REQUIRED ACTION: Look through the records below for the line with "The Towering Sky" and the line with "Low Carb Meals Low", then return those lines and all lines between, exactly.

DATASET EXCERPTS:
>>

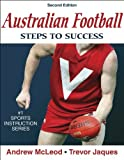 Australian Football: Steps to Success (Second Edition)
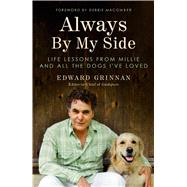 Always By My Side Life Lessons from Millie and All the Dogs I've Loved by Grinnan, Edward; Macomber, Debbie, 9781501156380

<<
>>

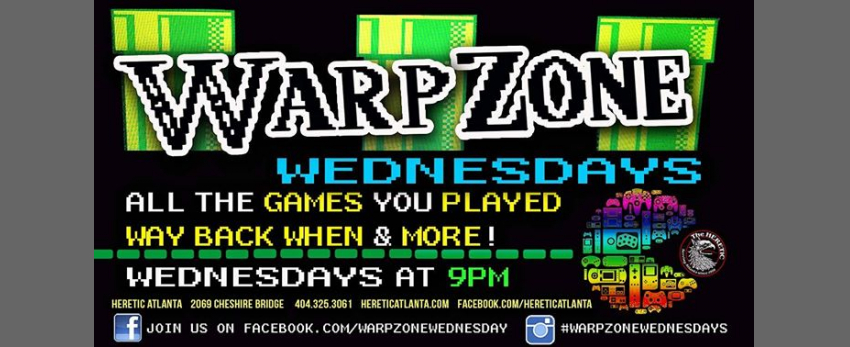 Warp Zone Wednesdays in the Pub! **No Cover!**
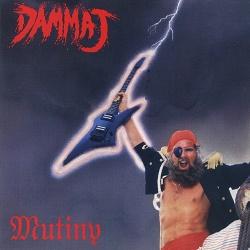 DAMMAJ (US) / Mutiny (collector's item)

<<
>>

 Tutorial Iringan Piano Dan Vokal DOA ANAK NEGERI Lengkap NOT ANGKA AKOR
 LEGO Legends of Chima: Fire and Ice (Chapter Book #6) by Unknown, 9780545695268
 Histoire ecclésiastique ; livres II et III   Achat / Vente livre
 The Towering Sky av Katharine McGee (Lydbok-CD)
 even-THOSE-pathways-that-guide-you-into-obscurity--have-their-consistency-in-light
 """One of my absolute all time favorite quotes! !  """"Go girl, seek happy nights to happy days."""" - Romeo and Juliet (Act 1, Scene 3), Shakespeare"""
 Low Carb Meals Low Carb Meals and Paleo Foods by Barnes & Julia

<<

OUTPUT OF THE EXERCISE:
 The Towering Sky av Katharine McGee (Lydbok-CD)
 even-THOSE-pathways-that-guide-you-into-obscurity--have-their-consistency-in-light
 """One of my absolute all time favorite quotes! !  """"Go girl, seek happy nights to happy days."""" - Romeo and Juliet (Act 1, Scene 3), Shakespeare"""
 Low Carb Meals Low Carb Meals and Paleo Foods by Barnes & Julia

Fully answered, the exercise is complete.